Em pleno ar, pleno céu, pleno sol, cada vaca estava contente na sua casa, quer
dizer, atada na sua árvore ou na sua estaca.
Na singeleza desse espaço rural reinam
tipos humanos que, humildes (talvez valesse dizer humilhados) na escala
social, não se deixam contaminar por
outras certezas que não sejam as próprias. Assim, Vicente Cochocho, o peão para
toda obra a quem é dedicado um capítulo inteiro: pior que mal vestido, simples peão de Piedra Azul, sem direitos de
meeiro, bois, rancho ele acumula funções: tocador de maracas, médico,
boticário, agente funerário, além de militar de grande engenho quando chegavam
as revoluções. Sua alma desconhecia o
ódio. Sendo quase do mundo dos vegetais,
aceitava sem se queixar, as iniquidades dos homens e as injustiças da natureza.

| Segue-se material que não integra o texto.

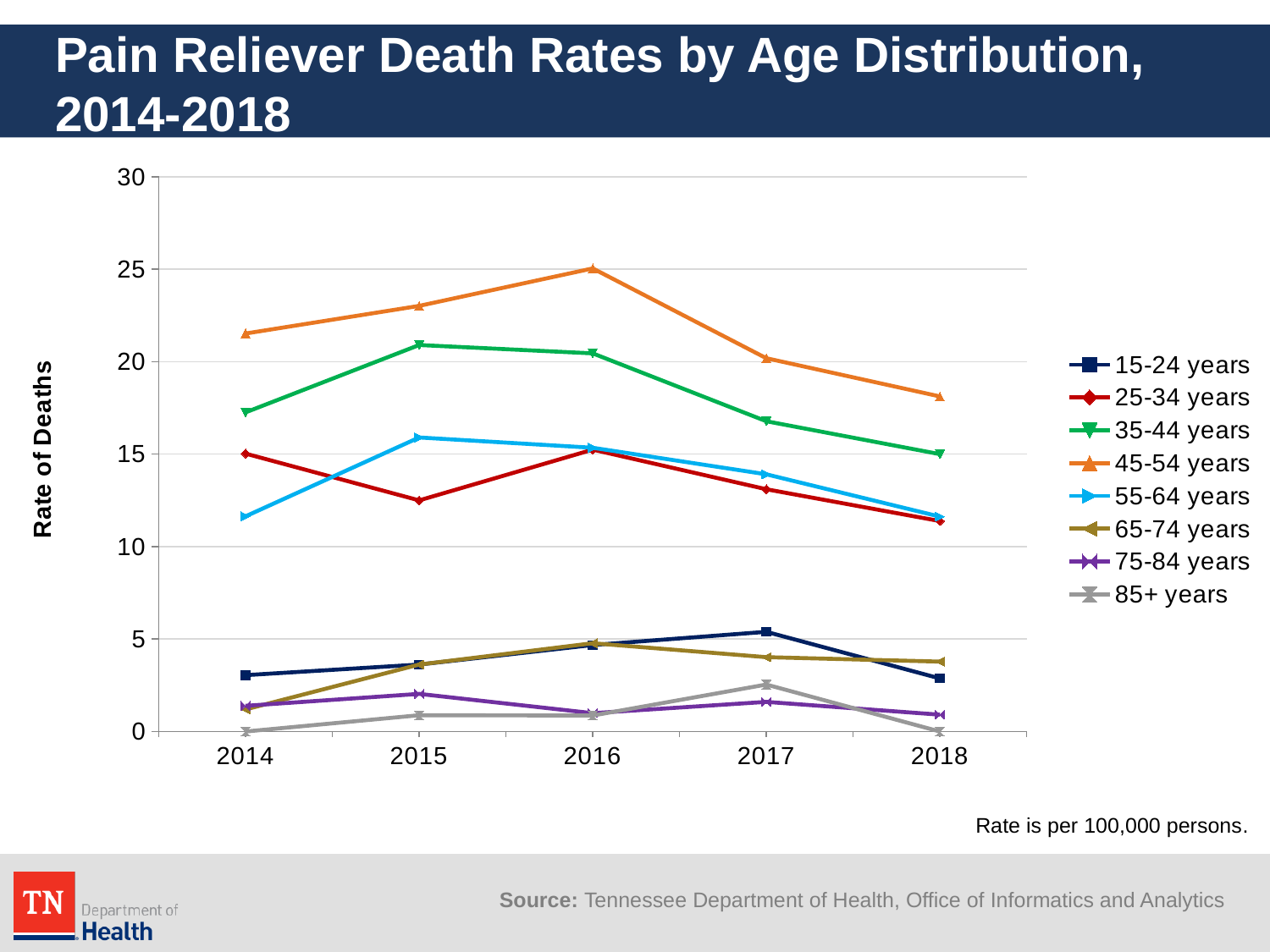
How many series does the legend list? 8 Which age group has the lowest pain reliever death rate in 2014? 85+ years Does the death rate for the 45-54 years group rise or fall from 2016 to 2018? fall Which age group has the highest pain reliever death rate in 2016? 45-54 years Is the value for 25-34 years in 2015 greater or less than 15? less Is the value for 55-64 years in 2014 greater or less than 10? greater What kind of chart is shown on the slide? line chart Which is larger in 2015, the value for 35-44 years or the value for 55-64 years? 35-44 years Is the value for 45-54 years in 2014 greater or less than 20? greater How many years are shown along the x axis? 5 What is the death rate for the 85+ years group in 2018? 0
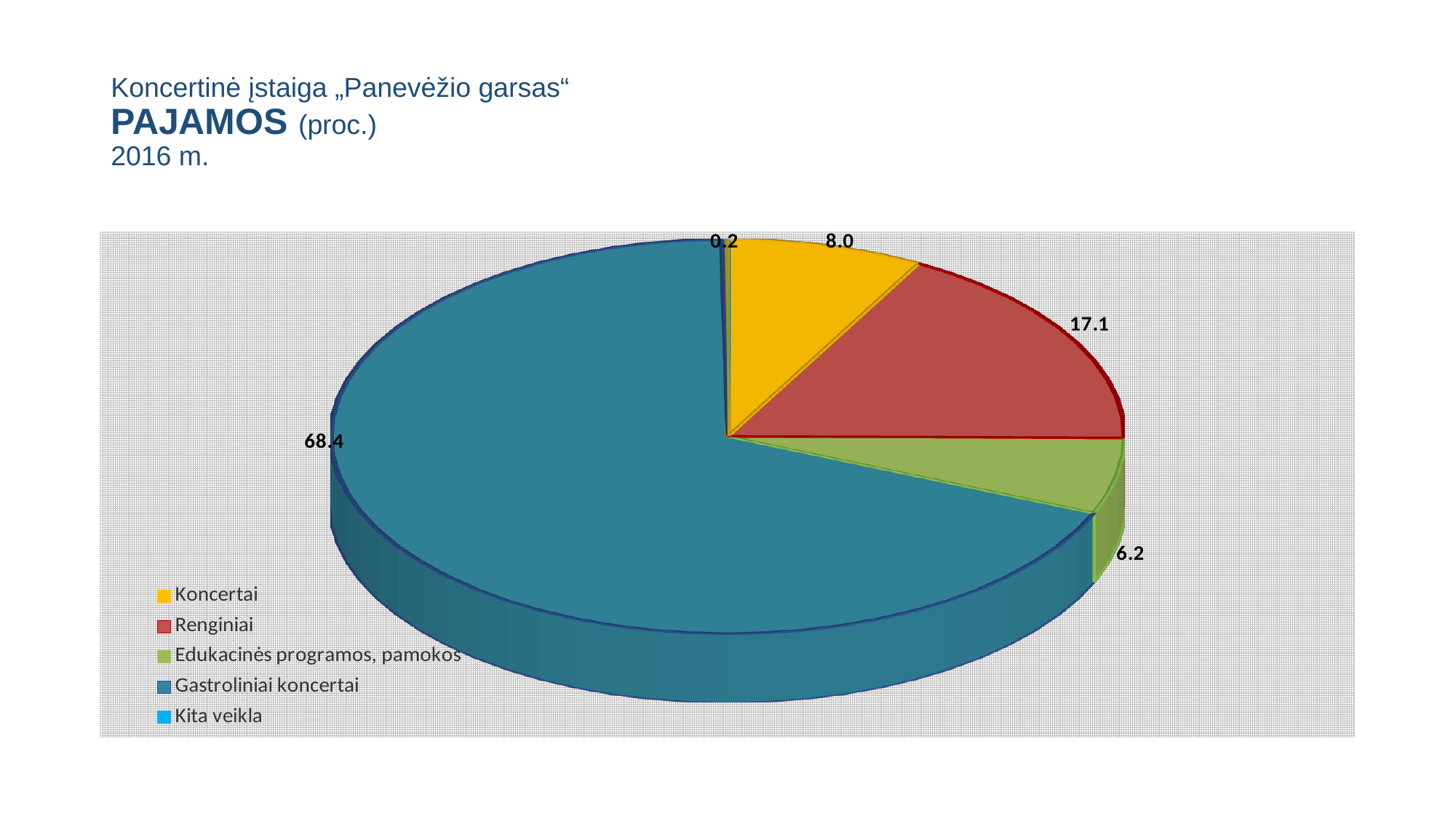
What kind of chart is shown on the slide? pie chart What is the value for Kita veikla? 0.2 Which is larger, the value for Koncertai or the value for Edukacinės programos, pamokos? Koncertai How many categories does the legend list? 5 Which year does the chart title refer to? 2016 m. Which category has the largest slice of the pie? Gastroliniai koncertai What is the value for Edukacinės programos, pamokos? 6.2 What is the value for Koncertai? 8.0 Which category has the smallest slice of the pie? Kita veikla What is the difference between the values for Renginiai and Koncertai? 9.1 What is the value for Renginiai? 17.1 What is the value for Gastroliniai koncertai? 68.4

Mergulhado nas acéquias ou aderido às lajes em que trabalhava, mortificado ou não,
continuava como bom vegetal, dando impassível suas frutas e suas flores. Sempre obediente, sempre
terno seja no aporte de tudo o que lhe pediam, seja para exclamar em defesa do
burro maltratado por uma das meninas : Não
bata no pobre burro, olhe que ele não
lhe fez nada.
É tudo muito
ingênuo, muito isento de males e, apenas há lugar para uma ou outra breve situação de riso: quando
o pai da narradora, sentindo-se lesado
pelo peão que lhe cuidava as vacas, tratando-as com carinho e até cantando na
hora da ordenha, o despede e contrata outro. Porém, vê-se à frente de uma
negativa drástica do peão, cantor de renome que viera para substituir o
anterior: Eu não sou homem de cantar para
umas vacas como se fossem gente. Isso
sim que não! e foi-se embora.
Singelos os
espaços, singelos os tipos e singelas as situações que se oferecem, com
perfeição, para esse dizer poético, expressão constante de Las memorias de Mamá Blanca para refazer, harmonioso e delicado, refúgio perfeito porque enovelado em
lembranças já depuradas pelo passar do tempo, que desejam se tornar perenes sem
que nelas caibam as verdades do Continente.